Sal Heim thought, There's something wrong with that man. He's - deformed.
A homeopape reporter said gruffly, 'Must be from wartime radiation, from fallout. God, he looks awful.'
'No,' Dillingsworth said. 'That's not from fallout. Haven't you seen that before ? 'Where have you seen it before ? Think.'
'In a book,' the little businessman from Kansas City said. 'It's in the book you have there.' He pointed at Dillingsworth. 'You looked it up after we passed those fishing boats!' His voice rose squeakily.

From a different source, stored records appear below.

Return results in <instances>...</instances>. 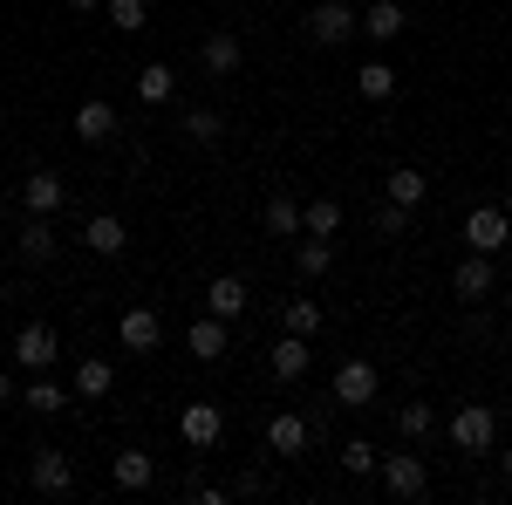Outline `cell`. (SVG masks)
I'll use <instances>...</instances> for the list:
<instances>
[{
    "label": "cell",
    "instance_id": "16",
    "mask_svg": "<svg viewBox=\"0 0 512 505\" xmlns=\"http://www.w3.org/2000/svg\"><path fill=\"white\" fill-rule=\"evenodd\" d=\"M76 137H82V144H110V137H117V103L89 96V103L76 110Z\"/></svg>",
    "mask_w": 512,
    "mask_h": 505
},
{
    "label": "cell",
    "instance_id": "20",
    "mask_svg": "<svg viewBox=\"0 0 512 505\" xmlns=\"http://www.w3.org/2000/svg\"><path fill=\"white\" fill-rule=\"evenodd\" d=\"M239 55H246V48H239V35H226V28H219V35H205V48H198L205 76H239Z\"/></svg>",
    "mask_w": 512,
    "mask_h": 505
},
{
    "label": "cell",
    "instance_id": "1",
    "mask_svg": "<svg viewBox=\"0 0 512 505\" xmlns=\"http://www.w3.org/2000/svg\"><path fill=\"white\" fill-rule=\"evenodd\" d=\"M444 430H451V444H458L465 458H485V451L499 444V410H492V403H458Z\"/></svg>",
    "mask_w": 512,
    "mask_h": 505
},
{
    "label": "cell",
    "instance_id": "17",
    "mask_svg": "<svg viewBox=\"0 0 512 505\" xmlns=\"http://www.w3.org/2000/svg\"><path fill=\"white\" fill-rule=\"evenodd\" d=\"M185 349H192L198 362H219V355L233 349V335H226V321H219V314H205V321L185 328Z\"/></svg>",
    "mask_w": 512,
    "mask_h": 505
},
{
    "label": "cell",
    "instance_id": "40",
    "mask_svg": "<svg viewBox=\"0 0 512 505\" xmlns=\"http://www.w3.org/2000/svg\"><path fill=\"white\" fill-rule=\"evenodd\" d=\"M0 499H7V492H0Z\"/></svg>",
    "mask_w": 512,
    "mask_h": 505
},
{
    "label": "cell",
    "instance_id": "6",
    "mask_svg": "<svg viewBox=\"0 0 512 505\" xmlns=\"http://www.w3.org/2000/svg\"><path fill=\"white\" fill-rule=\"evenodd\" d=\"M376 478H383V492H396V499H424V492H431V471H424V458H410V451L383 458Z\"/></svg>",
    "mask_w": 512,
    "mask_h": 505
},
{
    "label": "cell",
    "instance_id": "31",
    "mask_svg": "<svg viewBox=\"0 0 512 505\" xmlns=\"http://www.w3.org/2000/svg\"><path fill=\"white\" fill-rule=\"evenodd\" d=\"M301 233H315V239H335V233H342V205H335V198H315V205L301 212Z\"/></svg>",
    "mask_w": 512,
    "mask_h": 505
},
{
    "label": "cell",
    "instance_id": "32",
    "mask_svg": "<svg viewBox=\"0 0 512 505\" xmlns=\"http://www.w3.org/2000/svg\"><path fill=\"white\" fill-rule=\"evenodd\" d=\"M431 430H437L431 403H396V437H410V444H417V437H431Z\"/></svg>",
    "mask_w": 512,
    "mask_h": 505
},
{
    "label": "cell",
    "instance_id": "12",
    "mask_svg": "<svg viewBox=\"0 0 512 505\" xmlns=\"http://www.w3.org/2000/svg\"><path fill=\"white\" fill-rule=\"evenodd\" d=\"M21 205L41 212V219H55V212L69 205V185H62L55 171H28V178H21Z\"/></svg>",
    "mask_w": 512,
    "mask_h": 505
},
{
    "label": "cell",
    "instance_id": "25",
    "mask_svg": "<svg viewBox=\"0 0 512 505\" xmlns=\"http://www.w3.org/2000/svg\"><path fill=\"white\" fill-rule=\"evenodd\" d=\"M301 212H308V205H294V192H274L260 219H267V233H274V239H301Z\"/></svg>",
    "mask_w": 512,
    "mask_h": 505
},
{
    "label": "cell",
    "instance_id": "8",
    "mask_svg": "<svg viewBox=\"0 0 512 505\" xmlns=\"http://www.w3.org/2000/svg\"><path fill=\"white\" fill-rule=\"evenodd\" d=\"M465 246H472V253H506L512 246V219L499 212V205H478L472 219H465Z\"/></svg>",
    "mask_w": 512,
    "mask_h": 505
},
{
    "label": "cell",
    "instance_id": "23",
    "mask_svg": "<svg viewBox=\"0 0 512 505\" xmlns=\"http://www.w3.org/2000/svg\"><path fill=\"white\" fill-rule=\"evenodd\" d=\"M171 96H178V69L144 62V69H137V103H151V110H158V103H171Z\"/></svg>",
    "mask_w": 512,
    "mask_h": 505
},
{
    "label": "cell",
    "instance_id": "27",
    "mask_svg": "<svg viewBox=\"0 0 512 505\" xmlns=\"http://www.w3.org/2000/svg\"><path fill=\"white\" fill-rule=\"evenodd\" d=\"M328 267H335V246L315 239V233H301V246H294V273H301V280H321Z\"/></svg>",
    "mask_w": 512,
    "mask_h": 505
},
{
    "label": "cell",
    "instance_id": "28",
    "mask_svg": "<svg viewBox=\"0 0 512 505\" xmlns=\"http://www.w3.org/2000/svg\"><path fill=\"white\" fill-rule=\"evenodd\" d=\"M355 89H362L369 103H390L396 96V69L390 62H362V69H355Z\"/></svg>",
    "mask_w": 512,
    "mask_h": 505
},
{
    "label": "cell",
    "instance_id": "24",
    "mask_svg": "<svg viewBox=\"0 0 512 505\" xmlns=\"http://www.w3.org/2000/svg\"><path fill=\"white\" fill-rule=\"evenodd\" d=\"M14 246H21V260H35V267H48L62 239H55V226H48V219H41V212H35V219L21 226V239H14Z\"/></svg>",
    "mask_w": 512,
    "mask_h": 505
},
{
    "label": "cell",
    "instance_id": "18",
    "mask_svg": "<svg viewBox=\"0 0 512 505\" xmlns=\"http://www.w3.org/2000/svg\"><path fill=\"white\" fill-rule=\"evenodd\" d=\"M205 314H219V321H239V314H246V280H239V273H219V280L205 287Z\"/></svg>",
    "mask_w": 512,
    "mask_h": 505
},
{
    "label": "cell",
    "instance_id": "7",
    "mask_svg": "<svg viewBox=\"0 0 512 505\" xmlns=\"http://www.w3.org/2000/svg\"><path fill=\"white\" fill-rule=\"evenodd\" d=\"M178 437H185L192 451H212V444L226 437V410H219V403H185V410H178Z\"/></svg>",
    "mask_w": 512,
    "mask_h": 505
},
{
    "label": "cell",
    "instance_id": "4",
    "mask_svg": "<svg viewBox=\"0 0 512 505\" xmlns=\"http://www.w3.org/2000/svg\"><path fill=\"white\" fill-rule=\"evenodd\" d=\"M335 403H349V410H369L376 403V389H383V376H376V362H362V355H349L342 369H335Z\"/></svg>",
    "mask_w": 512,
    "mask_h": 505
},
{
    "label": "cell",
    "instance_id": "34",
    "mask_svg": "<svg viewBox=\"0 0 512 505\" xmlns=\"http://www.w3.org/2000/svg\"><path fill=\"white\" fill-rule=\"evenodd\" d=\"M185 137H192V144H219V137H226L219 110H185Z\"/></svg>",
    "mask_w": 512,
    "mask_h": 505
},
{
    "label": "cell",
    "instance_id": "19",
    "mask_svg": "<svg viewBox=\"0 0 512 505\" xmlns=\"http://www.w3.org/2000/svg\"><path fill=\"white\" fill-rule=\"evenodd\" d=\"M403 28H410V21H403V7H396V0H369V7H362V35H369V41H383V48H390Z\"/></svg>",
    "mask_w": 512,
    "mask_h": 505
},
{
    "label": "cell",
    "instance_id": "5",
    "mask_svg": "<svg viewBox=\"0 0 512 505\" xmlns=\"http://www.w3.org/2000/svg\"><path fill=\"white\" fill-rule=\"evenodd\" d=\"M355 28H362V14H349V0H315V7H308V35H315L321 48H342Z\"/></svg>",
    "mask_w": 512,
    "mask_h": 505
},
{
    "label": "cell",
    "instance_id": "37",
    "mask_svg": "<svg viewBox=\"0 0 512 505\" xmlns=\"http://www.w3.org/2000/svg\"><path fill=\"white\" fill-rule=\"evenodd\" d=\"M69 7H76V14H96V7H103V0H69Z\"/></svg>",
    "mask_w": 512,
    "mask_h": 505
},
{
    "label": "cell",
    "instance_id": "10",
    "mask_svg": "<svg viewBox=\"0 0 512 505\" xmlns=\"http://www.w3.org/2000/svg\"><path fill=\"white\" fill-rule=\"evenodd\" d=\"M499 287V273H492V253H465L458 267H451V294L458 301H485Z\"/></svg>",
    "mask_w": 512,
    "mask_h": 505
},
{
    "label": "cell",
    "instance_id": "14",
    "mask_svg": "<svg viewBox=\"0 0 512 505\" xmlns=\"http://www.w3.org/2000/svg\"><path fill=\"white\" fill-rule=\"evenodd\" d=\"M308 362H315L308 335H280L274 349H267V369H274V383H301V376H308Z\"/></svg>",
    "mask_w": 512,
    "mask_h": 505
},
{
    "label": "cell",
    "instance_id": "11",
    "mask_svg": "<svg viewBox=\"0 0 512 505\" xmlns=\"http://www.w3.org/2000/svg\"><path fill=\"white\" fill-rule=\"evenodd\" d=\"M110 485H117V492H151V485H158V458L137 451V444L117 451V458H110Z\"/></svg>",
    "mask_w": 512,
    "mask_h": 505
},
{
    "label": "cell",
    "instance_id": "39",
    "mask_svg": "<svg viewBox=\"0 0 512 505\" xmlns=\"http://www.w3.org/2000/svg\"><path fill=\"white\" fill-rule=\"evenodd\" d=\"M506 308H512V287H506Z\"/></svg>",
    "mask_w": 512,
    "mask_h": 505
},
{
    "label": "cell",
    "instance_id": "29",
    "mask_svg": "<svg viewBox=\"0 0 512 505\" xmlns=\"http://www.w3.org/2000/svg\"><path fill=\"white\" fill-rule=\"evenodd\" d=\"M280 328H287V335H308V342H315V335H321V308L308 301V294H294V301L280 308Z\"/></svg>",
    "mask_w": 512,
    "mask_h": 505
},
{
    "label": "cell",
    "instance_id": "22",
    "mask_svg": "<svg viewBox=\"0 0 512 505\" xmlns=\"http://www.w3.org/2000/svg\"><path fill=\"white\" fill-rule=\"evenodd\" d=\"M383 192H390V205H410V212H417V205H424V192H431V178H424L417 164H396L390 178H383Z\"/></svg>",
    "mask_w": 512,
    "mask_h": 505
},
{
    "label": "cell",
    "instance_id": "36",
    "mask_svg": "<svg viewBox=\"0 0 512 505\" xmlns=\"http://www.w3.org/2000/svg\"><path fill=\"white\" fill-rule=\"evenodd\" d=\"M14 396H21V389H14V376L0 369V403H14Z\"/></svg>",
    "mask_w": 512,
    "mask_h": 505
},
{
    "label": "cell",
    "instance_id": "35",
    "mask_svg": "<svg viewBox=\"0 0 512 505\" xmlns=\"http://www.w3.org/2000/svg\"><path fill=\"white\" fill-rule=\"evenodd\" d=\"M376 233L403 239V233H410V205H383V212H376Z\"/></svg>",
    "mask_w": 512,
    "mask_h": 505
},
{
    "label": "cell",
    "instance_id": "30",
    "mask_svg": "<svg viewBox=\"0 0 512 505\" xmlns=\"http://www.w3.org/2000/svg\"><path fill=\"white\" fill-rule=\"evenodd\" d=\"M103 14H110L117 35H144V28H151V7H144V0H103Z\"/></svg>",
    "mask_w": 512,
    "mask_h": 505
},
{
    "label": "cell",
    "instance_id": "26",
    "mask_svg": "<svg viewBox=\"0 0 512 505\" xmlns=\"http://www.w3.org/2000/svg\"><path fill=\"white\" fill-rule=\"evenodd\" d=\"M21 403H28L35 417H62V410H69L76 396H69V389H62V383H48V376H35V383L21 389Z\"/></svg>",
    "mask_w": 512,
    "mask_h": 505
},
{
    "label": "cell",
    "instance_id": "2",
    "mask_svg": "<svg viewBox=\"0 0 512 505\" xmlns=\"http://www.w3.org/2000/svg\"><path fill=\"white\" fill-rule=\"evenodd\" d=\"M28 485H35L41 499H69L76 492V458L55 451V444H41L35 458H28Z\"/></svg>",
    "mask_w": 512,
    "mask_h": 505
},
{
    "label": "cell",
    "instance_id": "3",
    "mask_svg": "<svg viewBox=\"0 0 512 505\" xmlns=\"http://www.w3.org/2000/svg\"><path fill=\"white\" fill-rule=\"evenodd\" d=\"M55 362H62V342H55V328H48V321H28V328L14 335V369L41 376V369H55Z\"/></svg>",
    "mask_w": 512,
    "mask_h": 505
},
{
    "label": "cell",
    "instance_id": "15",
    "mask_svg": "<svg viewBox=\"0 0 512 505\" xmlns=\"http://www.w3.org/2000/svg\"><path fill=\"white\" fill-rule=\"evenodd\" d=\"M117 342H123L130 355H151V349L164 342V321H158L151 308H123V321H117Z\"/></svg>",
    "mask_w": 512,
    "mask_h": 505
},
{
    "label": "cell",
    "instance_id": "21",
    "mask_svg": "<svg viewBox=\"0 0 512 505\" xmlns=\"http://www.w3.org/2000/svg\"><path fill=\"white\" fill-rule=\"evenodd\" d=\"M110 389H117V369H110L103 355H82V362H76V396H82V403H103Z\"/></svg>",
    "mask_w": 512,
    "mask_h": 505
},
{
    "label": "cell",
    "instance_id": "9",
    "mask_svg": "<svg viewBox=\"0 0 512 505\" xmlns=\"http://www.w3.org/2000/svg\"><path fill=\"white\" fill-rule=\"evenodd\" d=\"M308 444H315V424H308V417H294V410H274V417H267V451H274V458H301Z\"/></svg>",
    "mask_w": 512,
    "mask_h": 505
},
{
    "label": "cell",
    "instance_id": "33",
    "mask_svg": "<svg viewBox=\"0 0 512 505\" xmlns=\"http://www.w3.org/2000/svg\"><path fill=\"white\" fill-rule=\"evenodd\" d=\"M376 465H383V451H376L369 437H349V444H342V471H349V478H376Z\"/></svg>",
    "mask_w": 512,
    "mask_h": 505
},
{
    "label": "cell",
    "instance_id": "38",
    "mask_svg": "<svg viewBox=\"0 0 512 505\" xmlns=\"http://www.w3.org/2000/svg\"><path fill=\"white\" fill-rule=\"evenodd\" d=\"M499 471H506V478H512V444H506V458H499Z\"/></svg>",
    "mask_w": 512,
    "mask_h": 505
},
{
    "label": "cell",
    "instance_id": "13",
    "mask_svg": "<svg viewBox=\"0 0 512 505\" xmlns=\"http://www.w3.org/2000/svg\"><path fill=\"white\" fill-rule=\"evenodd\" d=\"M82 246L103 253V260H123V253H130V226H123L117 212H96V219L82 226Z\"/></svg>",
    "mask_w": 512,
    "mask_h": 505
}]
</instances>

Jim Briskin said, 'He's one of the races of pre-humans.'
'He's of the Paleoanthropic wing of primate evolution,' Dillingsworth said. 'I'd guess
Sinanthropus, a rather high form of Pithecanthropi, or Peking man, as he is called. Notice the low vault of the skull, the very heavy brow ridge which runs unbroken across the forehead above the eyes. The chin is undeveloped. These are simian features, lost by the true line of Homo sapiens.
The brain capacity, however, is reasonably large, almost as great as our own. Needless to say, the teeth are quite different from our own.' He added, 'In our world, this branch of primate evolution came to an end in the Lower Pleistocene, about a million and a half years ago.'
'Have we ... gone back in time ?' the Kansas City businessman asked.
'No,' Dillingsworth said irritably. 'Not one week. Evidently here Homo sapiens either did not appear at all or for some reason did not win out. And Sinanthropus became the dominant species.
As in our world we are.'
Frank Woodbine said, 'Yes, I thought he stooped. That one who jumped out of the glider yesterday.' His voice shook.